[RECORDS SHOWN]
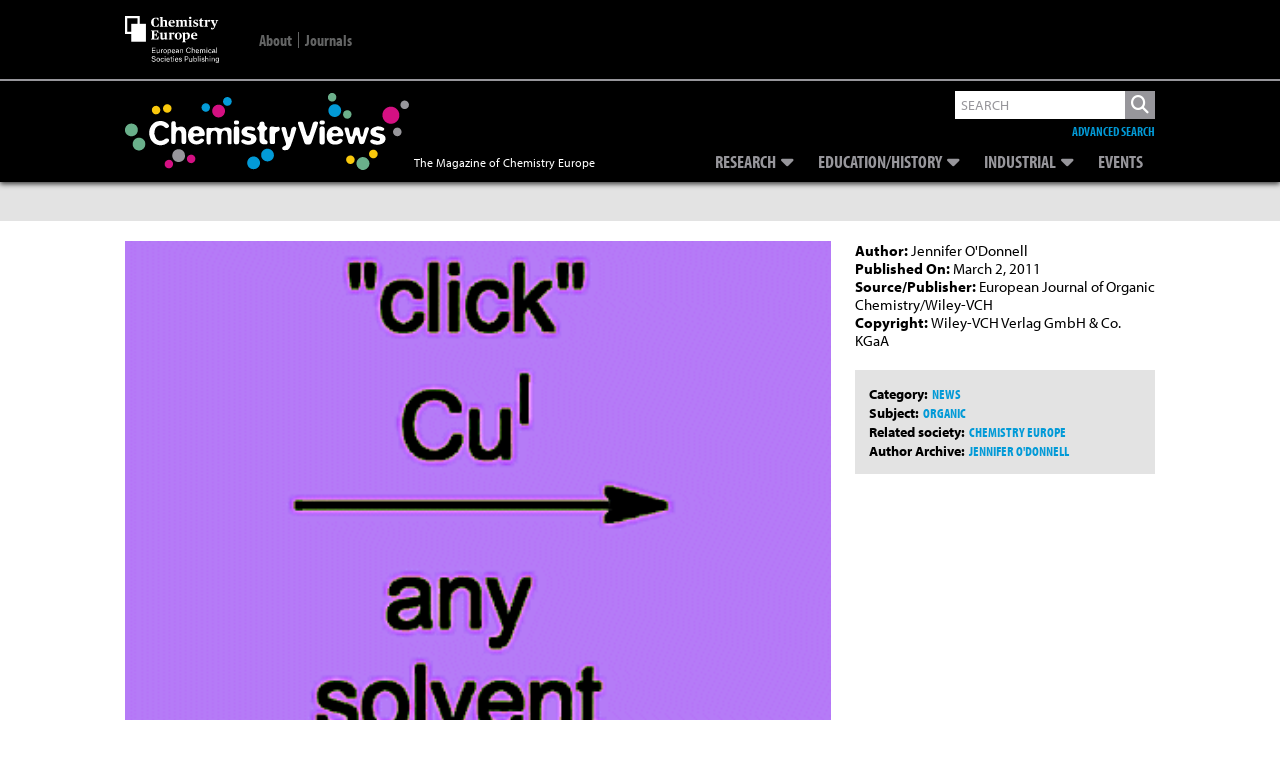

--- FILE ---
content_type: text/html; charset=utf-8
request_url: https://www.google.com/recaptcha/api2/aframe
body_size: 268
content:
<!DOCTYPE HTML><html><head><meta http-equiv="content-type" content="text/html; charset=UTF-8"></head><body><script nonce="_XQkuLOq3CThcpXoBOfT6A">/** Anti-fraud and anti-abuse applications only. See google.com/recaptcha */ try{var clients={'sodar':'https://pagead2.googlesyndication.com/pagead/sodar?'};window.addEventListener("message",function(a){try{if(a.source===window.parent){var b=JSON.parse(a.data);var c=clients[b['id']];if(c){var d=document.createElement('img');d.src=c+b['params']+'&rc='+(localStorage.getItem("rc::a")?sessionStorage.getItem("rc::b"):"");window.document.body.appendChild(d);sessionStorage.setItem("rc::e",parseInt(sessionStorage.getItem("rc::e")||0)+1);localStorage.setItem("rc::h",'1768646932914');}}}catch(b){}});window.parent.postMessage("_grecaptcha_ready", "*");}catch(b){}</script></body></html>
[/RECORDS SHOWN]
### [EXERCISE DETAILS]
Output each record above word for word, leaving out images.

### [TASK OUTPUT]
--- FILE ---
content_type: text/html; charset=utf-8
request_url: https://www.google.com/recaptcha/api2/aframe
body_size: 268
content:
<!DOCTYPE HTML><html><head><meta http-equiv="content-type" content="text/html; charset=UTF-8"></head><body><script nonce="_XQkuLOq3CThcpXoBOfT6A">/** Anti-fraud and anti-abuse applications only. See google.com/recaptcha */ try{var clients={'sodar':'https://pagead2.googlesyndication.com/pagead/sodar?'};window.addEventListener("message",function(a){try{if(a.source===window.parent){var b=JSON.parse(a.data);var c=clients[b['id']];if(c){var d=document.createElement('img');d.src=c+b['params']+'&rc='+(localStorage.getItem("rc::a")?sessionStorage.getItem("rc::b"):"");window.document.body.appendChild(d);sessionStorage.setItem("rc::e",parseInt(sessionStorage.getItem("rc::e")||0)+1);localStorage.setItem("rc::h",'1768646932914');}}}catch(b){}});window.parent.postMessage("_grecaptcha_ready", "*");}catch(b){}</script></body></html>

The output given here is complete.